TiredThinker July 28, 2022 at 23:06 1650 views 6 comments
If there were a finite number of things on 3 axises, could that same information be represented in a single line? Do higher dimensions exist only for when values go on forever in an axis?

Comments (6)

jgill July 28, 2022 at 23:20 #723266
If its any help, the "number" of points inside a cube is the same as found on one of its defining edges (lines).
TiredThinker July 29, 2022 at 01:16 #723301
Reply to jgill

I don't mean number of points in a math object. Lets say miles or representation of number of countable things.
Pie July 29, 2022 at 08:04 #723411
Quoting TiredThinker
If there were a finite number of things on 3 axises, could that same information be represented in a single line? Do higher dimensions exist only for when values go on forever in an axis?

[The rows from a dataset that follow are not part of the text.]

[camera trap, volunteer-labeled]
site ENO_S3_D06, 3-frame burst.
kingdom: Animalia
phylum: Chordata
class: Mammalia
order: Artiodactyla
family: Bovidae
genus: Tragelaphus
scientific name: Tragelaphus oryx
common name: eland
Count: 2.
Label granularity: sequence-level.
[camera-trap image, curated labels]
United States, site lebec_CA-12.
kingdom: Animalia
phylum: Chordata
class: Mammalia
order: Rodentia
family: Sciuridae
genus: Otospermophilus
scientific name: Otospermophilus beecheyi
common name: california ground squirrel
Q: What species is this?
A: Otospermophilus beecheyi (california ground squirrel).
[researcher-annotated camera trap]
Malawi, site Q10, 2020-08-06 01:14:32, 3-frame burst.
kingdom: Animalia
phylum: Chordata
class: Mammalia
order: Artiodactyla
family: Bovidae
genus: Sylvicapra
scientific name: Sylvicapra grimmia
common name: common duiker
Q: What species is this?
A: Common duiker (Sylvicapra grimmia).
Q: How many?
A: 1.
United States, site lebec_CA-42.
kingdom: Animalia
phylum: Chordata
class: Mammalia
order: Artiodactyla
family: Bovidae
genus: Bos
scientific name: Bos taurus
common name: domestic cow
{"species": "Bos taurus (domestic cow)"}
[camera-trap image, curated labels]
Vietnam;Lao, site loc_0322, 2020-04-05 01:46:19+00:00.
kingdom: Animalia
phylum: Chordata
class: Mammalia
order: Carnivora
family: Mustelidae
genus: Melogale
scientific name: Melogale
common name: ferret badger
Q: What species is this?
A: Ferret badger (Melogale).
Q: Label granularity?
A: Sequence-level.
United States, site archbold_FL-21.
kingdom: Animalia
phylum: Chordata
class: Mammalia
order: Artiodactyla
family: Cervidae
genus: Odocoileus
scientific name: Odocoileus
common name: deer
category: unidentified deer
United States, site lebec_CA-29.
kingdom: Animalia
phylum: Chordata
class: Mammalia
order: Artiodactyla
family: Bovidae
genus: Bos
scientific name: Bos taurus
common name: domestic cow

It sounds like you'd want an invertible function [math]f : S \subset \mathbb{R}^3 \to\mathbb{R} [/math], with [math]S[/math] finite. That should be easy (an infinity of choices.) One boring but easy approach is ordering the points in the domain set ('alphabetically') and just counting them off like [math] 0 ,1, ... , n - 1 [/math].

I think what you are really interested in is bases for vector spaces.
https://en.wikipedia.org/wiki/Basis_(linear_algebra)


alan1000 July 29, 2022 at 14:27 #723524
"If there were a finite number of things on 3 axises, could that same information be represented in a single line?"

Yes indeed. You might read up on Georg Cantor, who did a lot of work in this area.
alan1000 July 29, 2022 at 14:31 #723526
"If its any help, the "number" of points inside a cube is the same as found on one of its defining edges (lines)."

Can you develop that a bit further? Points in any continuum are infinitely many.
jgill July 29, 2022 at 19:35 #723576
Reply to alan1000 There's a one to one correspondence between points on such a line and points in the interior of the cube. You could look it up, it's a simple arithmetic trick involving manipulating the digits of the numbers representing the points.